DOCUMENT:
07 Mar 2019

Much Ado about... Big Data

mishmash io

Share
Like Comment

It's hard to write about Big Data. Especially when you want to avoid all the hype. There are interviews with business leaders, articles about success factors, there are coaches and their acronyms - the five V's of Big Data (the 6th 'V' is disputed), the 8 Z's, the 4 M's... '11 things I learned from Big Data'; studies on how much data is BIG data; treatises on is unstructured data bigger than structured data... Well, to say the least - it's confusing. Even to us.

I often wonder why we continue monitoring what's being said on the subject. And I honestly believe the term was chosen badly. It naturally makes you think about gigabytes, terabytes and petabytes, when in fact these don't matter. And I mean they don't matter at all.

The Internet would have us believe Google, Amazon, Facebook became huge because they were collecting data and so we should too. But no, it wasn't the size, nor the data. It was something else.

But before we get to what it was, let me tell you a story. It's a short one.

GIVEN PROBLEM A: Quote the Big Data article exactly, everything from "It's hard to" down to "matter at all.".
The listing that follows has no connection to the Big Data article.

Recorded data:
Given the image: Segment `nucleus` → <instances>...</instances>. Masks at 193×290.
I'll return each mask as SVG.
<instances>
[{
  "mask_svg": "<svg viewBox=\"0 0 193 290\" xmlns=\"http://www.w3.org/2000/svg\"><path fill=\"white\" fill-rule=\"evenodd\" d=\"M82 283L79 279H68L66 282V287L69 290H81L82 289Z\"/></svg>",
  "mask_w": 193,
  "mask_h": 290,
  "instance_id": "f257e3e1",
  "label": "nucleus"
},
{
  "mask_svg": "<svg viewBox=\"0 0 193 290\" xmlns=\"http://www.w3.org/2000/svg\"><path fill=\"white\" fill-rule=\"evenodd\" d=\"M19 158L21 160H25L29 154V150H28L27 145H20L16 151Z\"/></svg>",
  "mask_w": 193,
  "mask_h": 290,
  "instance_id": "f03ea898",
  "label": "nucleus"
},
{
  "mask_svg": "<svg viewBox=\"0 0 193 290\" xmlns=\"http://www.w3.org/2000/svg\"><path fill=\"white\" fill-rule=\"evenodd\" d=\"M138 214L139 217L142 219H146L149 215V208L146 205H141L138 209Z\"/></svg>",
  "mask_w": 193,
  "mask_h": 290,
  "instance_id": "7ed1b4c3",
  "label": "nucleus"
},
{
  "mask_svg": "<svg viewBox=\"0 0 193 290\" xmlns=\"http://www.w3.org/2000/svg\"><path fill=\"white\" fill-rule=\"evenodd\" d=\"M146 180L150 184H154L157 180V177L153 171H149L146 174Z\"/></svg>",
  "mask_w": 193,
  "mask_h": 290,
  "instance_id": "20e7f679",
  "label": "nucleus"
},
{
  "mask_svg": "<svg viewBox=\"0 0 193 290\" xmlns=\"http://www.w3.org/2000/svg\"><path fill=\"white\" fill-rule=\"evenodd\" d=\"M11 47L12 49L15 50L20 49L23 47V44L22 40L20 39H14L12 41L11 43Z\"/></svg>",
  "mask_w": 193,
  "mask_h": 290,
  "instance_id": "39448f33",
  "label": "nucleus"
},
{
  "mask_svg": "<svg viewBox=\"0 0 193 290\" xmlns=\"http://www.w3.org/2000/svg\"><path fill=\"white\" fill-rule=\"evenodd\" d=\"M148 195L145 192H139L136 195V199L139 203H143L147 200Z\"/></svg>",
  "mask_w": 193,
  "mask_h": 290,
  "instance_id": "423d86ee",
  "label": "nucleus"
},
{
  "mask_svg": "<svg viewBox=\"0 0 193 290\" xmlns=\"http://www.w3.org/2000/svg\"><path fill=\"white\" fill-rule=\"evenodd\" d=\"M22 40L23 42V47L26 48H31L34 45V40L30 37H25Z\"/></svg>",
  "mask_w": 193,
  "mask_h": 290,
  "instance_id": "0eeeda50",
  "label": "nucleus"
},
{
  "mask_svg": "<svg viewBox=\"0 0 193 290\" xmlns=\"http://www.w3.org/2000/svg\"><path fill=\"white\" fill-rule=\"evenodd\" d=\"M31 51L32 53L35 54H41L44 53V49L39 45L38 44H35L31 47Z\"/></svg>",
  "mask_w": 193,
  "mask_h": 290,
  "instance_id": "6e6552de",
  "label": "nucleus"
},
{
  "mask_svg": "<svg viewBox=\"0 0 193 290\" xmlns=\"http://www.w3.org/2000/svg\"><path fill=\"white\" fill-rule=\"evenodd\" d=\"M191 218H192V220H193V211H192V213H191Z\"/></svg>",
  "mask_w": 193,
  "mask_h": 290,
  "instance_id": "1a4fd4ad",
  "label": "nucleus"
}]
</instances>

GIVEN PROBLEM B: Print the microscopy outline data listing exactly, everything from its first line down to the line containing "158L21 160H25L29 154V150H28L27", with both ends included.

OUTPUT A:
It's hard to write about Big Data. Especially when you want to avoid all the hype. There are interviews with business leaders, articles about success factors, there are coaches and their acronyms - the five V's of Big Data (the 6th 'V' is disputed), the 8 Z's, the 4 M's... '11 things I learned from Big Data'; studies on how much data is BIG data; treatises on is unstructured data bigger than structured data... Well, to say the least - it's confusing. Even to us.

I often wonder why we continue monitoring what's being said on the subject. And I honestly believe the term was chosen badly. It naturally makes you think about gigabytes, terabytes and petabytes, when in fact these don't matter. And I mean they don't matter at all.

OUTPUT B:
Given the image: Segment `nucleus` → <instances>...</instances>. Masks at 193×290.
I'll return each mask as SVG.
<instances>
[{
  "mask_svg": "<svg viewBox=\"0 0 193 290\" xmlns=\"http://www.w3.org/2000/svg\"><path fill=\"white\" fill-rule=\"evenodd\" d=\"M82 283L79 279H68L66 282V287L69 290H81L82 289Z\"/></svg>",
  "mask_w": 193,
  "mask_h": 290,
  "instance_id": "f257e3e1",
  "label": "nucleus"
},
{
  "mask_svg": "<svg viewBox=\"0 0 193 290\" xmlns=\"http://www.w3.org/2000/svg\"><path fill=\"white\" fill-rule=\"evenodd\" d=\"M19 158L21 160H25L29 154V150H28L27 145H20L16 151Z\"/></svg>",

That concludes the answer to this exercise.